House Republicans are demanding to know why the Centers for Disease Control and Prevention, the White House, and the nation’s two largest teachers unions were collaborating with one another about reopening schools for face-to-face instruction.

Reps. Cathy McMorris Rodgers (R-WA),  Morgan Griffith (R –VA), and Brett Guthrie (R-KY) sent a letter to CDC Director Rochelle Walensky on May 5 asking for an explanation regarding a series of emails that showed how the CDC and the unions working together on the language being used in the reopening guidelines.

In one of the emails, Walensky thanked the American Federation of Teachers and the National Education Association “for the language you have provided us.” Walensky wrote she wanted the unions to know the words were being “worked into” the school opening guidance and an executive summary the unions “suggested” would be included.

The emails were discovered through a Freedom on Information request by Americans for Public Trust.  On February 12, the CDC issued its much-anticipated guidance on reopening, which won praise from the AFT. “Today, the CDC met fear of the pandemic with facts and evidence,” stated a press release.

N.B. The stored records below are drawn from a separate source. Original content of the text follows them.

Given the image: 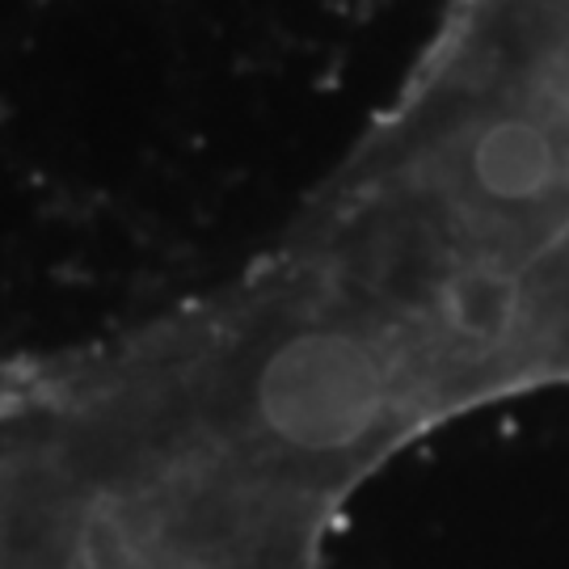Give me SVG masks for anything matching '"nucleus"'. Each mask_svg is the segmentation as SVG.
Segmentation results:
<instances>
[{"instance_id":"obj_1","label":"nucleus","mask_w":569,"mask_h":569,"mask_svg":"<svg viewBox=\"0 0 569 569\" xmlns=\"http://www.w3.org/2000/svg\"><path fill=\"white\" fill-rule=\"evenodd\" d=\"M388 397V371L371 346L346 333H312L270 363L262 413L291 451L342 460L376 439Z\"/></svg>"},{"instance_id":"obj_2","label":"nucleus","mask_w":569,"mask_h":569,"mask_svg":"<svg viewBox=\"0 0 569 569\" xmlns=\"http://www.w3.org/2000/svg\"><path fill=\"white\" fill-rule=\"evenodd\" d=\"M561 136L528 114L489 122L468 148V178L493 203H536L566 182Z\"/></svg>"},{"instance_id":"obj_3","label":"nucleus","mask_w":569,"mask_h":569,"mask_svg":"<svg viewBox=\"0 0 569 569\" xmlns=\"http://www.w3.org/2000/svg\"><path fill=\"white\" fill-rule=\"evenodd\" d=\"M448 317L451 326L460 329L472 342H489L498 338L507 321L515 317V300H510V287L493 274H468L451 287L448 300Z\"/></svg>"}]
</instances>
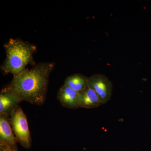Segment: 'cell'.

The emails “raise significant concerns about whether you, as the Director of the CDC, are putting politics over science and Biden-Harris campaign donors over children,” wrote Rodgers, Griffith, and Guthrie in their letter to Walensky.

The letter demanded more specifics on the timeline between when CDC shared its reopening guidance with AFT and NEA and who else, outside the agency was directing CDC on how to act.

In January, given mounting evidence that schools would not be a primary source of virus transmission, CDC was poised to say it would be safe to reopen schools with a few restrictions. The guidelines that were released on February 12 were much more detailed and restrictive, prompting Gov. Ron DeSantis of Florida to state on February 17, “what the CDC put out was quite frankly a disgrace.  It would require, if you actually followed that, closing 90 percent of the schools in the United States.”